[Text section — start]

Public sector allies would be punching into the firehouses and school houses.
There was no wave out there ready to overwhelm anyone.
Patronage would prevail.
“Maybe it would have been different had senators been on the ballot,” one incumbent speculated.
The senate steer-wrestled cannabis down and out. Senate President Steve Sweeney (D-3) has been openly antagonistic toward Governor Phil Murphy. If his caucus members were on the ballot with time to organize a resistance, maybe Murphy allies would have been able to summon something.
But Speaker Craig Coughlin (D-19) was just coy enough not to put a Democratic Primary target on the backs of his caucus members, who even felt sufficiently comfortable on Election Day to acknowledge their aye votes on a budget that lacks the millionaire’s tax Murphy craves.

[Text section — finish]
[Information supplied — start]

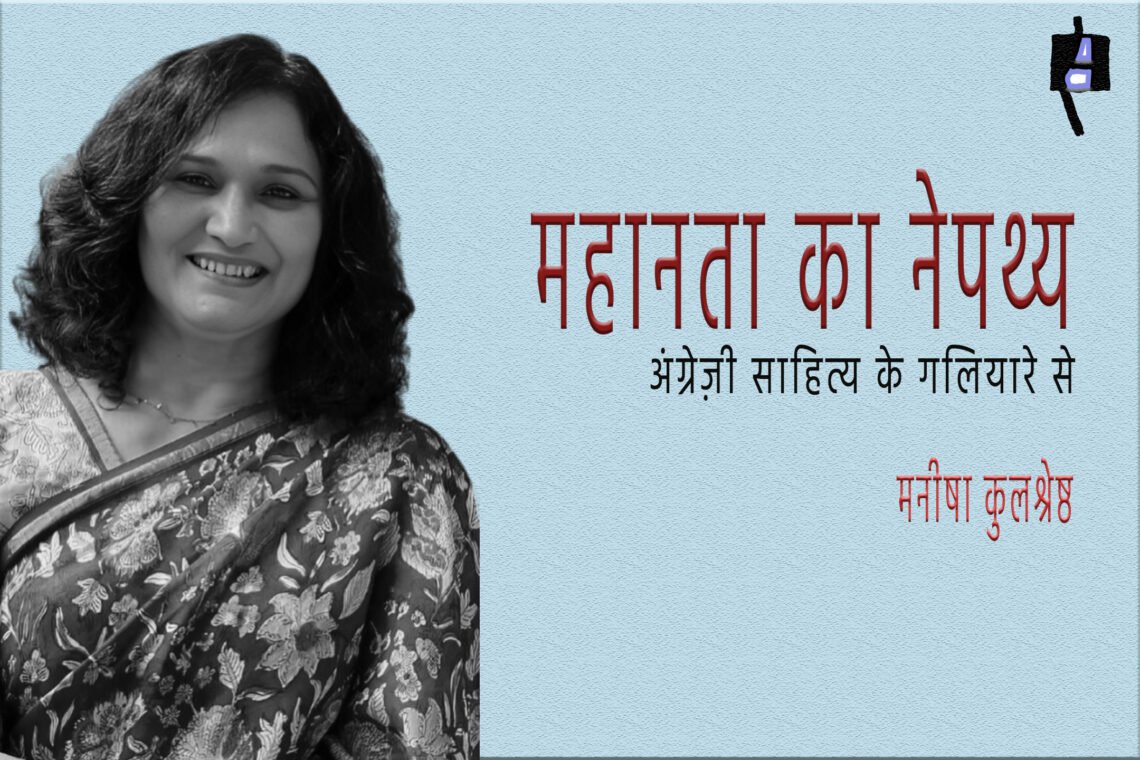 अंग्रेज़ी साहित्य के गलियारे से : मनीषा कुलश्रेष्ठ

[Information supplied — finish]

### Task set
A. Which people does the Democratic primary text name? Give each with the title it uses for them.
B. According to the Democratic primary text, which tax is missing from the budget?
C. Write the next few sentences of the Democratic primary text, picking up after its final sentence.

### Answers for this exercise
A.
Senate President Steve Sweeney (D-3)
Governor Phil Murphy
Speaker Craig Coughlin (D-19)

B. The millionaire's tax, which Murphy craves.

C.
There were few clear shots.
Deprived of Sweeney and company, there was no boogeyman.
With just the Coughlin caucus members up against the backdrop of an intra-party war at the statehouse, the evening lacked a distinctly drawn Murphy versus Sweeney battle line to produce a Monitor versus Merrimack election.
It sputtered home.
As if to prove the point, Murphy endorsed a pair of incumbents in LD17 against Ron Rivers, a self-proclaimed progressive whose stated views appear closer to the governor’s than to the lawmakers he opposes.